Dwarkesh Patel observes that we have made little progress on sample efficiency, how much data a model needs to get competent, and have instead widened the data distribution. Gains come from reinforcement learning as synthetic data generation, which still needs vast amounts of bespoke human-expert trajectories in every field. The implication: capability is bought with compute and hand-built data, not won by models that learn faster.
Benn Stancil stages a thought experiment: handed every device on Jobs's 2004 table, could you have chosen to build the iPhone? His point is that AI makes generating options almost free, so the scarce skill shifts to taste, the judgement to pick the one design worth shipping from a thousand plausible ones. For builders leaning on AI to ideate, the bottleneck moves from making things to knowing which thing matters.
Steve Yegge reads the brief US shutdown of Anthropic's Fable as the first clear sign AI has crossed into dangerous territory, on Amodei's timeline. He reckons we are two or three model generations from superintelligence being controlled like nuclear weapons, with access restricted to a few labs. Most builders, he warns, will not watch the curve keep bending; a flat curve is all the rest of us get.

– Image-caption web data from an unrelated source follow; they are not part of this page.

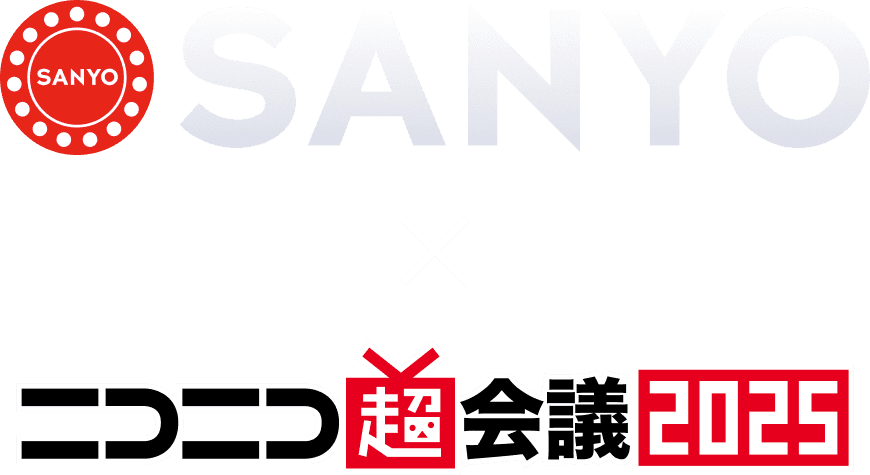 SANYO + ニコニコ超会議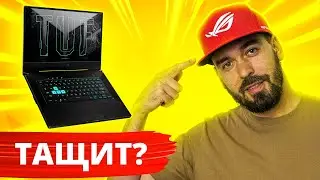 Топовый игровой ноутбук 2021 года! ➔ ОБЗОР ASUS TUF DASH F15
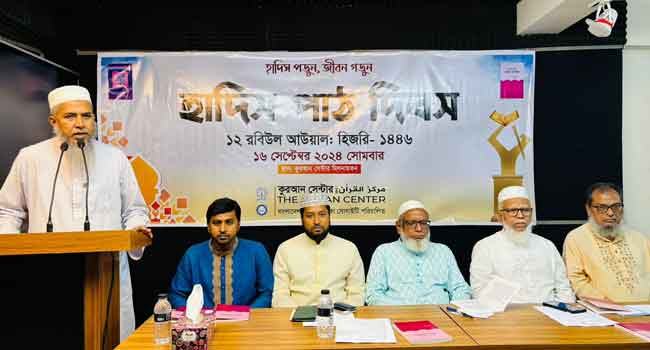 সারাদেশে হাদিস পাঠ দিবস পালিত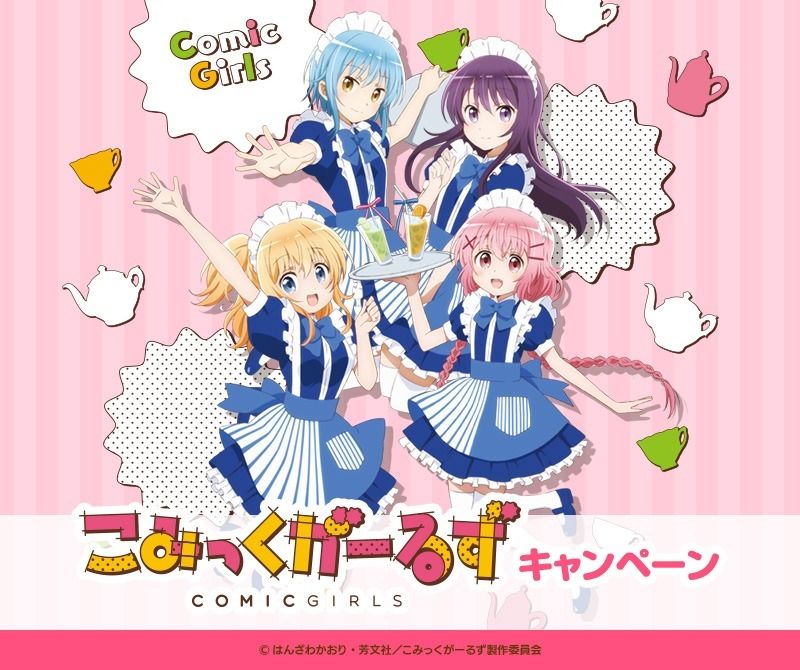 漫画 こみっくがーるず ローソンとコラボ 7月3日から実施 かおすが青白メイド服に あにめにじげんまとめ 漫画 こみっくがーるず ローソンとコラボ 7月3日から実施 かおすが青白メイド服に あにめにじげんまとめ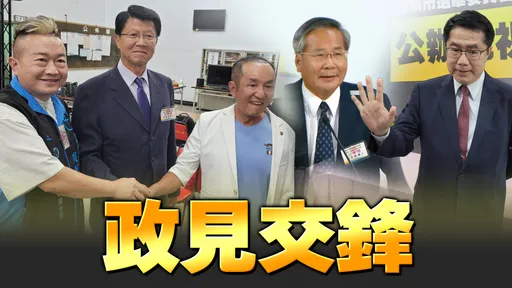 台南政見會|黃偉哲端市政成績單 謝龍介攻擊88發槍擊案扯利益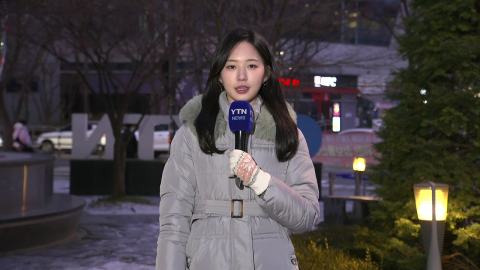 [날씨] 오후부터 찬바람, 한낮이 더 춥다…서울 낮 체감 -10℃
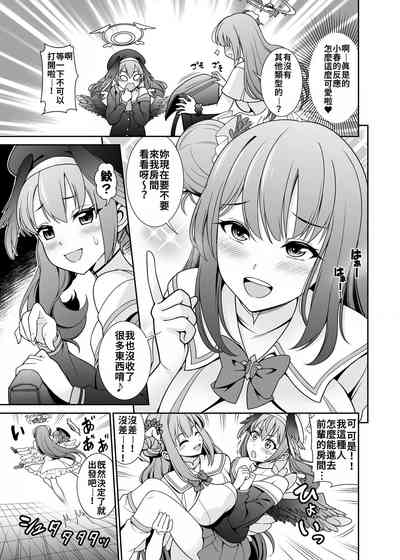 第5页图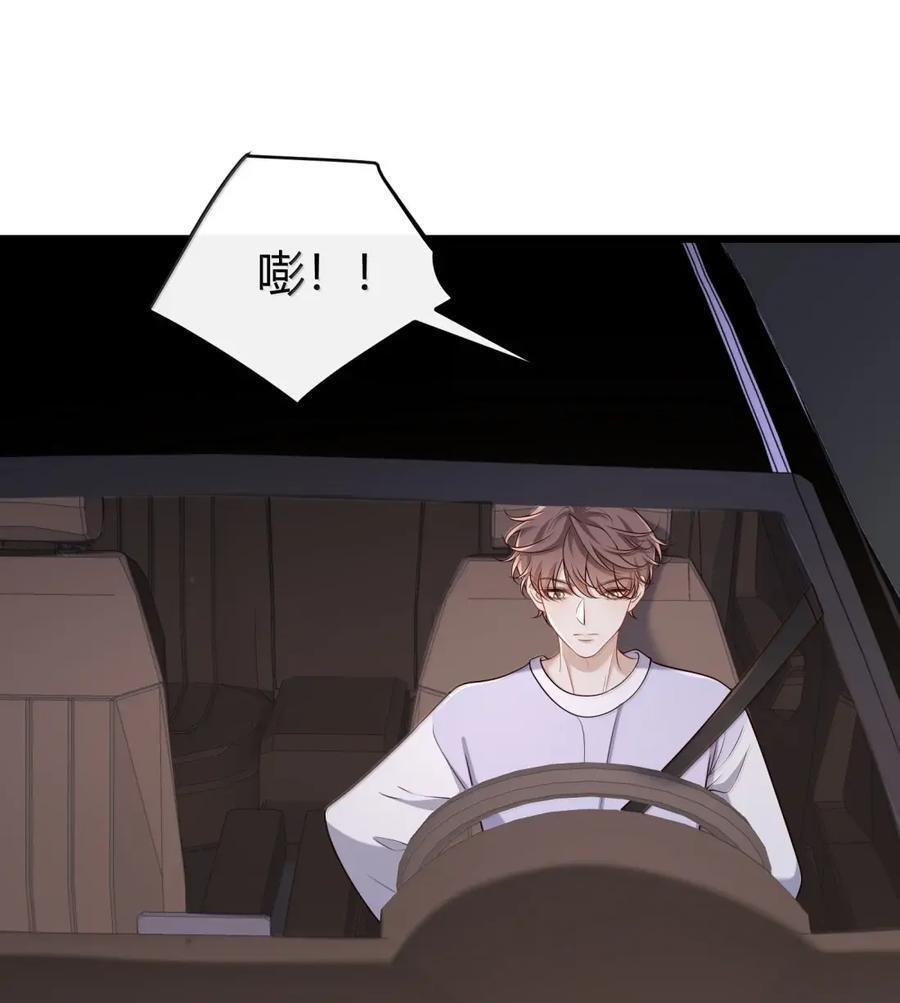 098 他远比想象中坚强 第34页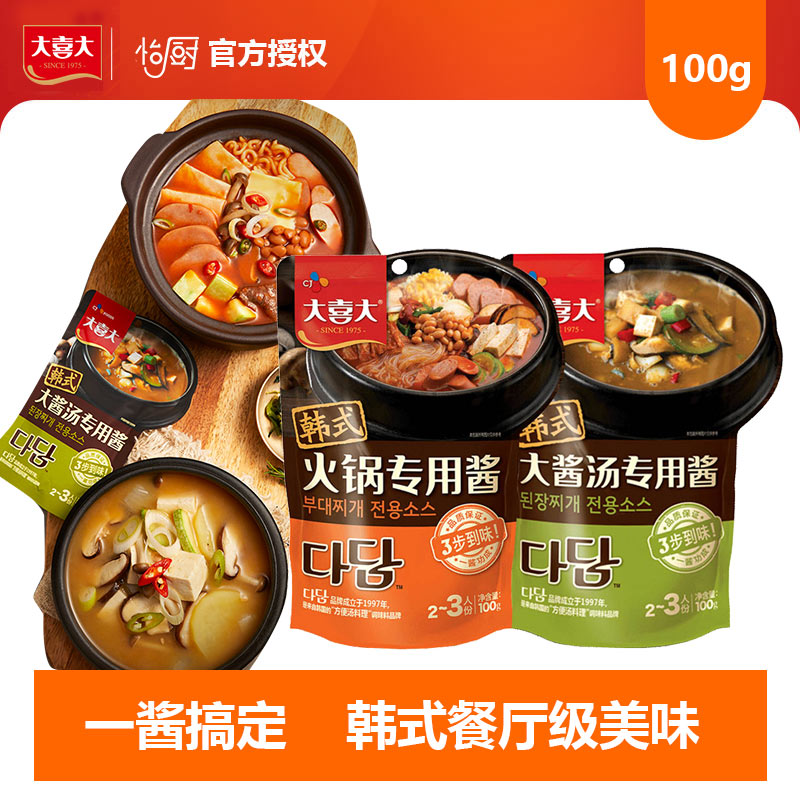 韩式大喜大部队火锅酱年糕酱韩国调味酱料调料底料大酱汤材料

Amazon Security VP Eric Brandwine argues the reflex to put a human in the loop is a comfort blanket, because humans are non-deterministic too, inconsistent and prone to making things up, like the agents they supervise. He frames blind faith in the human checkpoint as normalisation of deviance, a slow drift into shortcuts. The fix is governance that does not assume a reliable human will catch the machine.
TOOLS
Codex on macOS now lets you perform a repetitive workflow once and packages it into a reusable skill, rather than describing the steps in a prompt. Record filing an expense, booking a parking space, or pulling a recurring report, and Codex learns the pattern to replay with Computer Use, browser actions, or connected plugins. It is gated behind Computer Use and excludes the EEA, UK, and Switzerland at launch.
Pulse is a local, zero-dependency dashboard that reads Claude Code's on-disk session files and turns them into live token spend by hour, day, and project, the context fill of your active session, and full-text search across everything you have run. When Claude needs a decision it pushes an Allow, Allow-all, or Deny button to your phone, working over cellular with no port or Wi-Fi setup. Nothing leaves your machine.
STORM, from Stanford's Open Virtual Assistant Lab and now at 28k stars, is an open-source system that researches any topic and drafts a long, Wikipedia-style report with citations. It runs a multi-step pipeline: surveying perspectives, simulating expert interviews to gather sources, then outlining and writing the article with references. For builders who need a grounded first draft over an unfamiliar topic, it is a self-hostable alternative to opaque deep-research features.
Pake, a Rust and Tauri project at 56k stars, turns any webpage into a lightweight native desktop app with a single command, producing bundles a fraction of the size of an Electron equivalent. You get a real app window, keyboard shortcuts, and an immersive mode for any web tool or your own dashboard. For builders who want a desktop wrapper without shipping a whole Chromium, it is the no-bloat option.
SpiderFoot is a long-running open-source OSINT engine, now at 18.5k stars, that takes a domain, IP, or name and automatically pulls from hundreds of data sources to map an organisation's exposed attack surface. It correlates hosts, emails, leaked credentials, and infrastructure into a browsable picture for threat intelligence or red-team recon. Unlike the LLM pentest agents in the news lately, this is classic, scriptable reconnaissance you can self-host.